Hopefully tomorrow afternoon I’ll be able to get Caleb’s “All About Me” notebook completed for his teacher so that I can get it to her Tuesday morning and then find out how many other copies I need.
I am praying that God will provide Caleb peace as he transitions to high school and peace for me as I send my baby off to a new building and people who do not know him and his behaviors and the best way to handle him.
Lori says
Cassandra,
This is the first post I am reading of yours and the first I discovered you have two boys with Autism.

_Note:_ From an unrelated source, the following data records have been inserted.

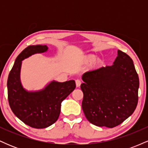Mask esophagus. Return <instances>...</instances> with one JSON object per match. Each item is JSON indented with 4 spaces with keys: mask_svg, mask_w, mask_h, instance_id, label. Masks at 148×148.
I'll use <instances>...</instances> for the list:
<instances>
[{
    "mask_svg": "<svg viewBox=\"0 0 148 148\" xmlns=\"http://www.w3.org/2000/svg\"><path fill=\"white\" fill-rule=\"evenodd\" d=\"M81 81H80V80H79V79L76 80V87H79V86H81Z\"/></svg>",
    "mask_w": 148,
    "mask_h": 148,
    "instance_id": "1",
    "label": "esophagus"
}]
</instances>
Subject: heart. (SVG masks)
Wrapping results in <instances>:
<instances>
[{
    "label": "heart",
    "mask_w": 148,
    "mask_h": 148,
    "mask_svg": "<svg viewBox=\"0 0 148 148\" xmlns=\"http://www.w3.org/2000/svg\"><path fill=\"white\" fill-rule=\"evenodd\" d=\"M95 56H88L87 58V61L89 62H91L95 60Z\"/></svg>",
    "instance_id": "heart-1"
}]
</instances>
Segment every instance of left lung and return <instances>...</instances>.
Returning a JSON list of instances; mask_svg holds the SVG:
<instances>
[{
  "mask_svg": "<svg viewBox=\"0 0 148 148\" xmlns=\"http://www.w3.org/2000/svg\"><path fill=\"white\" fill-rule=\"evenodd\" d=\"M82 80V109L92 125L113 128L135 111L139 79L133 60L125 53L118 50L113 64L86 72Z\"/></svg>",
  "mask_w": 148,
  "mask_h": 148,
  "instance_id": "left-lung-1",
  "label": "left lung"
}]
</instances>
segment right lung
<instances>
[{
    "instance_id": "obj_1",
    "label": "right lung",
    "mask_w": 148,
    "mask_h": 148,
    "mask_svg": "<svg viewBox=\"0 0 148 148\" xmlns=\"http://www.w3.org/2000/svg\"><path fill=\"white\" fill-rule=\"evenodd\" d=\"M47 50L46 45L26 47L15 60L8 79V101L12 111L25 125L36 129L46 128L57 121L61 103L76 88L74 80L62 83L53 81L39 91L28 92L23 88L20 81L22 60Z\"/></svg>"
}]
</instances>
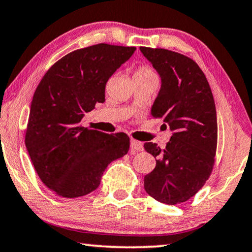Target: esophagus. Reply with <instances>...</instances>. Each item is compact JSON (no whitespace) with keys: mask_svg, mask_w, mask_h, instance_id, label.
Wrapping results in <instances>:
<instances>
[{"mask_svg":"<svg viewBox=\"0 0 252 252\" xmlns=\"http://www.w3.org/2000/svg\"><path fill=\"white\" fill-rule=\"evenodd\" d=\"M130 147L133 150V152H141V150L144 149V145H142V142H140V141L134 140V139H131Z\"/></svg>","mask_w":252,"mask_h":252,"instance_id":"1","label":"esophagus"}]
</instances>
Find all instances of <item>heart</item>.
Masks as SVG:
<instances>
[{
  "instance_id": "1",
  "label": "heart",
  "mask_w": 252,
  "mask_h": 252,
  "mask_svg": "<svg viewBox=\"0 0 252 252\" xmlns=\"http://www.w3.org/2000/svg\"><path fill=\"white\" fill-rule=\"evenodd\" d=\"M133 81L136 80H157L155 70L148 64L138 65L133 71Z\"/></svg>"
}]
</instances>
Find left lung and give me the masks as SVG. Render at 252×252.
I'll return each instance as SVG.
<instances>
[{
	"mask_svg": "<svg viewBox=\"0 0 252 252\" xmlns=\"http://www.w3.org/2000/svg\"><path fill=\"white\" fill-rule=\"evenodd\" d=\"M162 78L150 115L163 119L172 131L164 148L146 142L156 166L145 176L150 197L167 205L185 202L204 187L212 174L217 148L214 97L205 73L192 59L165 48L141 46Z\"/></svg>",
	"mask_w": 252,
	"mask_h": 252,
	"instance_id": "left-lung-1",
	"label": "left lung"
}]
</instances>
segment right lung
Returning a JSON list of instances; mask_svg holds the SVG:
<instances>
[{
  "label": "right lung",
  "mask_w": 252,
  "mask_h": 252,
  "mask_svg": "<svg viewBox=\"0 0 252 252\" xmlns=\"http://www.w3.org/2000/svg\"><path fill=\"white\" fill-rule=\"evenodd\" d=\"M134 51L105 43L76 50L56 61L37 86L25 144L39 179L58 196L90 193L108 164L129 150L126 133L107 134L80 122L105 102L108 79Z\"/></svg>",
  "instance_id": "obj_1"
}]
</instances>
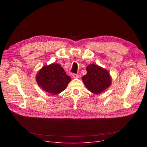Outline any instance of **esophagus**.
Instances as JSON below:
<instances>
[{"label":"esophagus","instance_id":"obj_1","mask_svg":"<svg viewBox=\"0 0 147 147\" xmlns=\"http://www.w3.org/2000/svg\"><path fill=\"white\" fill-rule=\"evenodd\" d=\"M73 77L74 78H78V75L77 74H73Z\"/></svg>","mask_w":147,"mask_h":147}]
</instances>
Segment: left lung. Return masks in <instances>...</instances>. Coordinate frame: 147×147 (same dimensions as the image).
Listing matches in <instances>:
<instances>
[{"instance_id":"8db88e82","label":"left lung","mask_w":147,"mask_h":147,"mask_svg":"<svg viewBox=\"0 0 147 147\" xmlns=\"http://www.w3.org/2000/svg\"><path fill=\"white\" fill-rule=\"evenodd\" d=\"M86 69L87 73L82 80L90 91L99 94L111 86V77L107 70L95 64L89 65Z\"/></svg>"}]
</instances>
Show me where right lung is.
I'll use <instances>...</instances> for the list:
<instances>
[{
	"instance_id": "1",
	"label": "right lung",
	"mask_w": 147,
	"mask_h": 147,
	"mask_svg": "<svg viewBox=\"0 0 147 147\" xmlns=\"http://www.w3.org/2000/svg\"><path fill=\"white\" fill-rule=\"evenodd\" d=\"M64 69L58 63L42 67L36 76V80L39 86L46 92L57 95L67 87L71 81Z\"/></svg>"
}]
</instances>
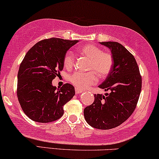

Boy, do you have your work cut out for you, but also TONS of love, I bet. I had a friend several years ago whose son, Sam, turned nineteen this month. Sadly, I lost touch with them many years ago. I was very involved with him between the ages of three and eight. He and his mother stayed with me for a few months during a time the parents were separated. I did as much as I could to help her out. At that point, he was throwing major tantrums, would run away and scream, sometimes placing himself in danger. Often, I felt like I needed a nap after wrestling him to take a shower. I would often utter the words, under my breath, “what on earth am I doing? this is not my responsibility.”.
But then, nighttime would come….reading books, snuggles putting his face up to mine and all of the exhaustion from the day melted away.
I am sorry that you have to work extra hard with your boys to get them acclimated, but know they bring you much joy.
Thank you for making me fondly remember Sam today.